[Scene-based spatial reasoning records]
▬▬▬▬▬▬

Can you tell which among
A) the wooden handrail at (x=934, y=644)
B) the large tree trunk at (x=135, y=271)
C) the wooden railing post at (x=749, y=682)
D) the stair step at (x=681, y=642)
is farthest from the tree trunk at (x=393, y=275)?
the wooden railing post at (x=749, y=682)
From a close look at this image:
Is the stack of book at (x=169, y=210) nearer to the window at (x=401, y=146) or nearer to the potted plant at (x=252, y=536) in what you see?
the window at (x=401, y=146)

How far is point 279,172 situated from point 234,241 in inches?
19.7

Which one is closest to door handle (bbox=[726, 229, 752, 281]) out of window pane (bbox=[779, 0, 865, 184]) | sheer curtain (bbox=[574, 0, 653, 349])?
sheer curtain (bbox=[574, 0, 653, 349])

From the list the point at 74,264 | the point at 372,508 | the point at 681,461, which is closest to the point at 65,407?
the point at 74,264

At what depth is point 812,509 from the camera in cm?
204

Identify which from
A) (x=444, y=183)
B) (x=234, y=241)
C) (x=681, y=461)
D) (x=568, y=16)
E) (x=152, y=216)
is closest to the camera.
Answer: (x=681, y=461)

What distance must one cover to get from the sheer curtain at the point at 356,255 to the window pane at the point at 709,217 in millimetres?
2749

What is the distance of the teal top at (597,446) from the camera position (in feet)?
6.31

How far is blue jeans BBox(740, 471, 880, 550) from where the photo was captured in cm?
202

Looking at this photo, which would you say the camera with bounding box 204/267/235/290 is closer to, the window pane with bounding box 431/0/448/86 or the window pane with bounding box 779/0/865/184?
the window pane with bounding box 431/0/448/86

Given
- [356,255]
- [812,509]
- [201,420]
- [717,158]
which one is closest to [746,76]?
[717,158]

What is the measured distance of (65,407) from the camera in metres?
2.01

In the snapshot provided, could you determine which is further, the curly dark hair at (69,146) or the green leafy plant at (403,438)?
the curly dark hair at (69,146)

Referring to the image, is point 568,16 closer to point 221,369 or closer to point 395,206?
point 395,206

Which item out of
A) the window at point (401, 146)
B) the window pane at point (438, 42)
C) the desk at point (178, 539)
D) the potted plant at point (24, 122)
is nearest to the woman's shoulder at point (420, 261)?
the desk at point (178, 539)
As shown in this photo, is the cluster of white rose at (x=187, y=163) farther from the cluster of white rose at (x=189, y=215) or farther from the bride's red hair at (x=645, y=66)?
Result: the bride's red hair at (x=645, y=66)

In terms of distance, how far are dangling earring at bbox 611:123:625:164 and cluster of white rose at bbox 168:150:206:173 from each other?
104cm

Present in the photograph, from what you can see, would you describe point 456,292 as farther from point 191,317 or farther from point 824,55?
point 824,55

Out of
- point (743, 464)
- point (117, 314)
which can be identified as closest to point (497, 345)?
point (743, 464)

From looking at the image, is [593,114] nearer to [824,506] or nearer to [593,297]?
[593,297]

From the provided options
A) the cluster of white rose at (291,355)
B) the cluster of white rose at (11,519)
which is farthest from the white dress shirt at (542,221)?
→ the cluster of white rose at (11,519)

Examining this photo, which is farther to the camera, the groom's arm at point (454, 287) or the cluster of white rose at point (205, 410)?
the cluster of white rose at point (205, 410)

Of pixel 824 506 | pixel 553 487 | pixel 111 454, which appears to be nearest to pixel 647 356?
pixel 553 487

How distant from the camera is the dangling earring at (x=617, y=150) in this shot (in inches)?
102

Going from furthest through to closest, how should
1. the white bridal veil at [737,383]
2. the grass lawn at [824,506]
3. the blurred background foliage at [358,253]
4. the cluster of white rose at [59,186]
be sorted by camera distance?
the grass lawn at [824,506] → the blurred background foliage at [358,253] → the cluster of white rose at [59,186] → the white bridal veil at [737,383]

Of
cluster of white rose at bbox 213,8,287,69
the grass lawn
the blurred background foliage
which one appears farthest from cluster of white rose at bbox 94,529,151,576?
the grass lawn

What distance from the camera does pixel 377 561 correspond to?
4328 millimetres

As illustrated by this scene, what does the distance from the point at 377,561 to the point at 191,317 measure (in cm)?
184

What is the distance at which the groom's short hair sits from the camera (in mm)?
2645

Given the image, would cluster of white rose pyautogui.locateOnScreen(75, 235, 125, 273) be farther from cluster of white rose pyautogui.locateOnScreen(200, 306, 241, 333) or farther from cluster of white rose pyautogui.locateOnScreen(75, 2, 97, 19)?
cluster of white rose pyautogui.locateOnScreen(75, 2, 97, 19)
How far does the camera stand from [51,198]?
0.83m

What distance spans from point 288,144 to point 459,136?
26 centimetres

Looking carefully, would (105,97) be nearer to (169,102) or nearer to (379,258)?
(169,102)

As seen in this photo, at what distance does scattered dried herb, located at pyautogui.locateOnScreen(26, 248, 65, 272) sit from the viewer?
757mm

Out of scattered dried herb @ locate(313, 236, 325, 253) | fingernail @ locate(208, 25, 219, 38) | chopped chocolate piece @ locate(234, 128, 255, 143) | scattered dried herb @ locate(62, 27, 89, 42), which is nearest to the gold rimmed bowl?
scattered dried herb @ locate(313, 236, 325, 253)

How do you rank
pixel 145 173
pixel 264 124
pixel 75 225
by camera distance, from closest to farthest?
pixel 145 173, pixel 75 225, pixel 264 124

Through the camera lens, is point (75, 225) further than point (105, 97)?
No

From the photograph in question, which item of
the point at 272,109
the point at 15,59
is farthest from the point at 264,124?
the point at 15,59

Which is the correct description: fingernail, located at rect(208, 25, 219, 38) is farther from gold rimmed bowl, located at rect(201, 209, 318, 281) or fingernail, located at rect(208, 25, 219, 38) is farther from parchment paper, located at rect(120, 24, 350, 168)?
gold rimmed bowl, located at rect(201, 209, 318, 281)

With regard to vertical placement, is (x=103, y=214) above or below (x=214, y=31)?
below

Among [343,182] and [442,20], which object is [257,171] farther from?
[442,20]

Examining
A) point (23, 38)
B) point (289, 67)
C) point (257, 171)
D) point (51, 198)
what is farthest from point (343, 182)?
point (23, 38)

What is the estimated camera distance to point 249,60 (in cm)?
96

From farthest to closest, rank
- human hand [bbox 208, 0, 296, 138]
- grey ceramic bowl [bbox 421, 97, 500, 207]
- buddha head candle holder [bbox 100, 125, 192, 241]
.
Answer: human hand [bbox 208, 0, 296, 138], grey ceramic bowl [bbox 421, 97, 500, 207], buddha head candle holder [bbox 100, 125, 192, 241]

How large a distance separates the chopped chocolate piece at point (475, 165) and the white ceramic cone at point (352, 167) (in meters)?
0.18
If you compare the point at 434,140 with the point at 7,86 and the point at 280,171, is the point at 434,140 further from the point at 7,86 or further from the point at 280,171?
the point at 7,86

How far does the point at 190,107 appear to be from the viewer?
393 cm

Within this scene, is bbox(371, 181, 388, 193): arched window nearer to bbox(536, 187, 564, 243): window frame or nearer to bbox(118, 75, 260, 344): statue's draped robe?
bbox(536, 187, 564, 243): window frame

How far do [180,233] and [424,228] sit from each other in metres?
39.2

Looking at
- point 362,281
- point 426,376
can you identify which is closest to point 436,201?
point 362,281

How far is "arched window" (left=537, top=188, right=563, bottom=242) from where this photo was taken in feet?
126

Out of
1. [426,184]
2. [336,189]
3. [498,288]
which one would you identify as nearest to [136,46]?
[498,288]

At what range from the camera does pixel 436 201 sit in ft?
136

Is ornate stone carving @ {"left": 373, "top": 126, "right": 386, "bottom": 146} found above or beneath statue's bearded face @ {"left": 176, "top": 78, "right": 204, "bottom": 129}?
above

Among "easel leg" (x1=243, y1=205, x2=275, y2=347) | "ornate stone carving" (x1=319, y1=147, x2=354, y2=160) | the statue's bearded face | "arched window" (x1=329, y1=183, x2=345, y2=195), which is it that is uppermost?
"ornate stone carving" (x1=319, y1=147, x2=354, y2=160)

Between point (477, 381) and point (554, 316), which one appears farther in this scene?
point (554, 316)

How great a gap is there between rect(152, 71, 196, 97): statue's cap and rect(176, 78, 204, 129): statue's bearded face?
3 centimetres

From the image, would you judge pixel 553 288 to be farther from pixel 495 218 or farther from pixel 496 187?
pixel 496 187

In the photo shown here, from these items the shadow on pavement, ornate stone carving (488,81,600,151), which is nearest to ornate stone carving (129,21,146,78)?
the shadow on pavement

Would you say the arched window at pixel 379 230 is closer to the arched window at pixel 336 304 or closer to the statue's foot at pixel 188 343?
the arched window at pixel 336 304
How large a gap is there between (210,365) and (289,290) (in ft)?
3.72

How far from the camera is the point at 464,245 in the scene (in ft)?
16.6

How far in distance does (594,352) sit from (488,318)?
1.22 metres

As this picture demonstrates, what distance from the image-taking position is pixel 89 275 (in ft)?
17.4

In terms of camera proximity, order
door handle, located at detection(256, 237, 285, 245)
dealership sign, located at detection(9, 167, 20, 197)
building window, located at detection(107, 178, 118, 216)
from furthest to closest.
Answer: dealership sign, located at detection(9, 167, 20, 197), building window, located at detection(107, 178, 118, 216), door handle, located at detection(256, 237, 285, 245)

▬▬▬▬▬▬

Work to do = Arrange the data lines between the line containing "How large a gap" and the line containing "1.22 metres", inclusive, as a Markdown table with the columns Row and Line. Omit blank lines.

Solution for this task =
| Row | Line |
|---|---|
| 1 | How large a gap is there between (210,365) and (289,290) (in ft)? |
| 2 | 3.72 |
| 3 | How far from the camera is the point at 464,245 in the scene (in ft)? |
| 4 | 16.6 |
| 5 | How far in distance does (594,352) sit from (488,318)? |
| 6 | 1.22 metres |